AIM A:
Retype the records starting with the line containing "Of the given" and going on through the end of the records, with no changes.

- - - - -

Monday, May 29, 2006

An Appalling Lack of Creativity

We will now take a break from our normally scheduled vacation programming to discuss a recent event.

Barry Bonds just passed Babe Ruth on the career home run leader board. Sadly, both the Chronicle and the Examiner came up with the same headline.

One of my guilty pleasures is listening to talk radio. And not AirAmerica -- though I do that on occasion. I like to listen to right-wing, conservative, intolerant blowhards like Rush Limbaugh and Dr. Laura. I consider it my "liberal re-con"; you have to study the enemy to defeat him/her.

- - - - -

AIM B:
Rewrite the blog post starting with "An Appalling Lack" and going on through "to defeat him/her.", putting "sports radio" in place of "talk radio".

Spatial relation data:
- - - - -

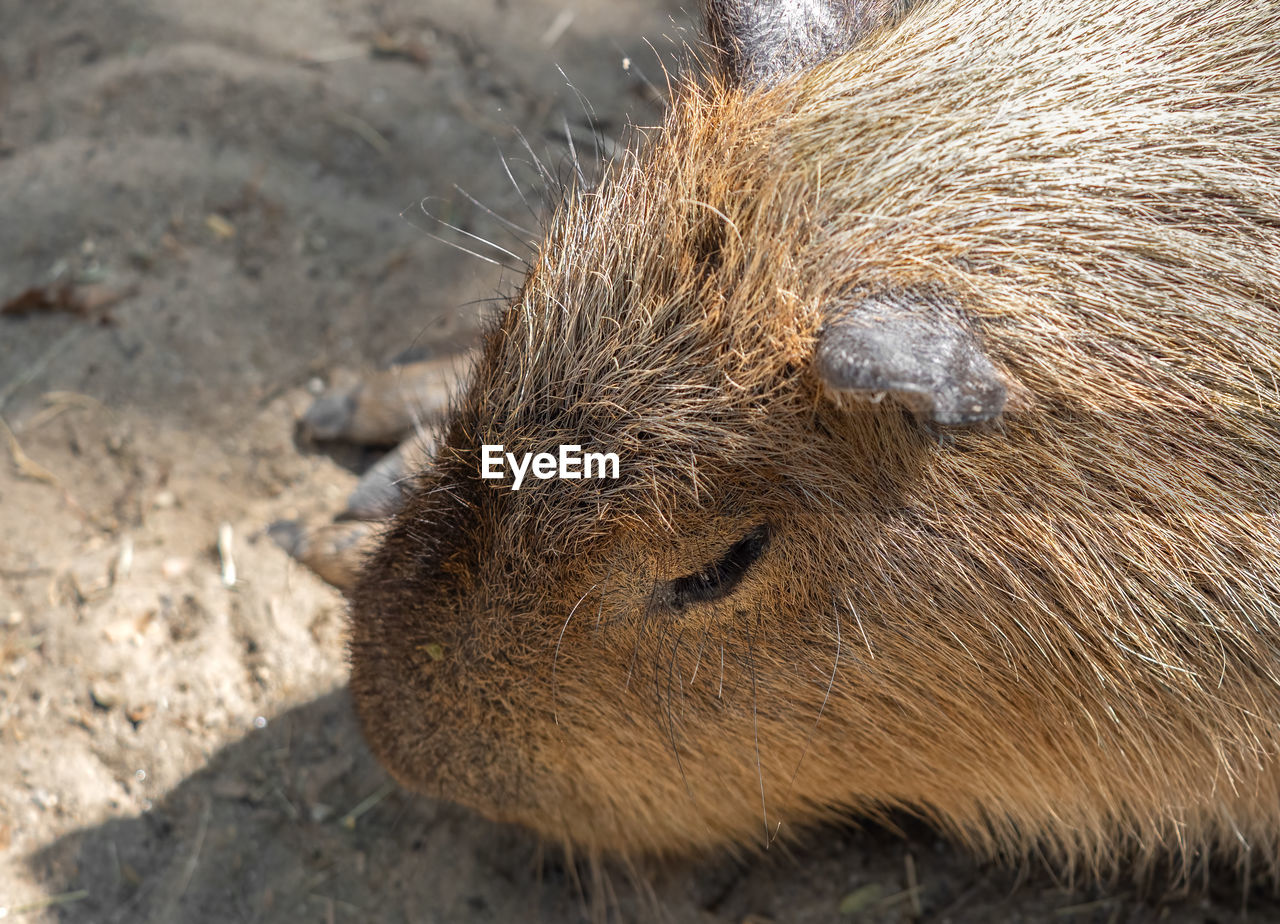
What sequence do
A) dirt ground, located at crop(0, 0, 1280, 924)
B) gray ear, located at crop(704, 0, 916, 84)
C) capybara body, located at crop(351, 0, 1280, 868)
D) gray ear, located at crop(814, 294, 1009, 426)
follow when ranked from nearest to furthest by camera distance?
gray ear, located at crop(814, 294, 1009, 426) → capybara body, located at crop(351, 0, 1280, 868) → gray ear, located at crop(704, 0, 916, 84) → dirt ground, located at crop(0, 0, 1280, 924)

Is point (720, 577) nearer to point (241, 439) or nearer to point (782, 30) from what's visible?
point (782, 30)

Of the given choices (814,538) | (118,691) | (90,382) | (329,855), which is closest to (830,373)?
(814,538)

- - - - -

EXERCISE ANSWER A:
Of the given choices (814,538) | (118,691) | (90,382) | (329,855), which is closest to (830,373)?
(814,538)

EXERCISE ANSWER B:
An Appalling Lack of Creativity

We will now take a break from our normally scheduled vacation programming to discuss a recent event.

Barry Bonds just passed Babe Ruth on the career home run leader board. Sadly, both the Chronicle and the Examiner came up with the same headline.

One of my guilty pleasures is listening to sports radio. And not AirAmerica -- though I do that on occasion. I like to listen to right-wing, conservative, intolerant blowhards like Rush Limbaugh and Dr. Laura. I consider it my "liberal re-con"; you have to study the enemy to defeat him/her.